There are teens out there that have NO idea how to do the laundry, cook a meal, manage their time, pay bills–the list goes on. And that’s not even mentioning the poor behavior and attitude they throw at their parents and other adults. It’s frustrating to say the least! But don’t worry, there are steps you can take to improve resilience and capability in teens.

Despite the generational differences that you may have with your teen, it’s still possible to build character in your teenager and impart resilience and capability. But this problem requires updated methods. Today, a majority of teens have mood or behavioral disorders because they’ve grown up in a generation simultaneous loose structure and overparenting.

In this day and age, there aren’t many opportunities to develop resilience and capability in teens. This has left teens in a state of poor mental health and dependency. You might be asking yourself, “When will my teen grow up? When will they listen?” Luckily, Katherine Lewis, my guest on this week’s podcast and author of The Good News About Bad Behavior, wondered the same thing.

Katherine is an award-winning journalist, author, and speaker on topics including parenting, children, education, mental health in teens, relationships to technology, work culture, entrepreneurship, caregiving, equity, and inclusion. Her work addressing resilience and capability in teens, family conflicts, and building character- building has been featured in a number of publications, including The Atlantic, Bloomberg Businessweek, Fortune, and The New York Times.

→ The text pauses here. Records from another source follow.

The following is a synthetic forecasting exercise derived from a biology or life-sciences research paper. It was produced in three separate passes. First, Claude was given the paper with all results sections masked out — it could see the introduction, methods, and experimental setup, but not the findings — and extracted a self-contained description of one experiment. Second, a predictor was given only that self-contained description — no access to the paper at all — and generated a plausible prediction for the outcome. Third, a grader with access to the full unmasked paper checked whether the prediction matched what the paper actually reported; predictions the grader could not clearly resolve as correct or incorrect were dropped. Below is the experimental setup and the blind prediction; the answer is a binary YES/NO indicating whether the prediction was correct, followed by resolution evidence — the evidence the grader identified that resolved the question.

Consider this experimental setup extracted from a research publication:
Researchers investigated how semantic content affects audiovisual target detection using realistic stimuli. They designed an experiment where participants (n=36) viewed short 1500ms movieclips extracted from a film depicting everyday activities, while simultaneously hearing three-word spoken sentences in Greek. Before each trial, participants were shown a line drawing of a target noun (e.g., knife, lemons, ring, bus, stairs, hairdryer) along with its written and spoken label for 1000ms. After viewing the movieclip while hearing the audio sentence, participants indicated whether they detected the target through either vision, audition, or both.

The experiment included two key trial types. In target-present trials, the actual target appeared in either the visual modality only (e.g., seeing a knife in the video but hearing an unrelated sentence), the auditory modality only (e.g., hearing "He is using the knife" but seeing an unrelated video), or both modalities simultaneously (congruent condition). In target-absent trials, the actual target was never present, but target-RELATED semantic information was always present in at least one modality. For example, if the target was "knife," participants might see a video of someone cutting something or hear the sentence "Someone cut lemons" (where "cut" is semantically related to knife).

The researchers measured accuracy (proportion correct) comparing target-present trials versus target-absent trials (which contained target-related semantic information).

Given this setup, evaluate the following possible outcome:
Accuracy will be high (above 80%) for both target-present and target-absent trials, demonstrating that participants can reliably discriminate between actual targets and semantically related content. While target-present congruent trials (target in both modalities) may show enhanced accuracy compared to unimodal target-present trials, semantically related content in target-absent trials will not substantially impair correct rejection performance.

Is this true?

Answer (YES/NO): YES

She first got involved with the problem of bad behavior and poor mental health in children after a run in with some rowdy boys on a playground. They were throwing a ball around without any regard to the safety of the little kids nearby. When she asked them to stop, she says they looked at her … and then carried on exactly what they were doing. She was shocked. If speaking to a child as an adult can’t instill resilience and capability in teens, what can? After more than a year of researching current adolescent developmental trends for her book, Katherine has some answers.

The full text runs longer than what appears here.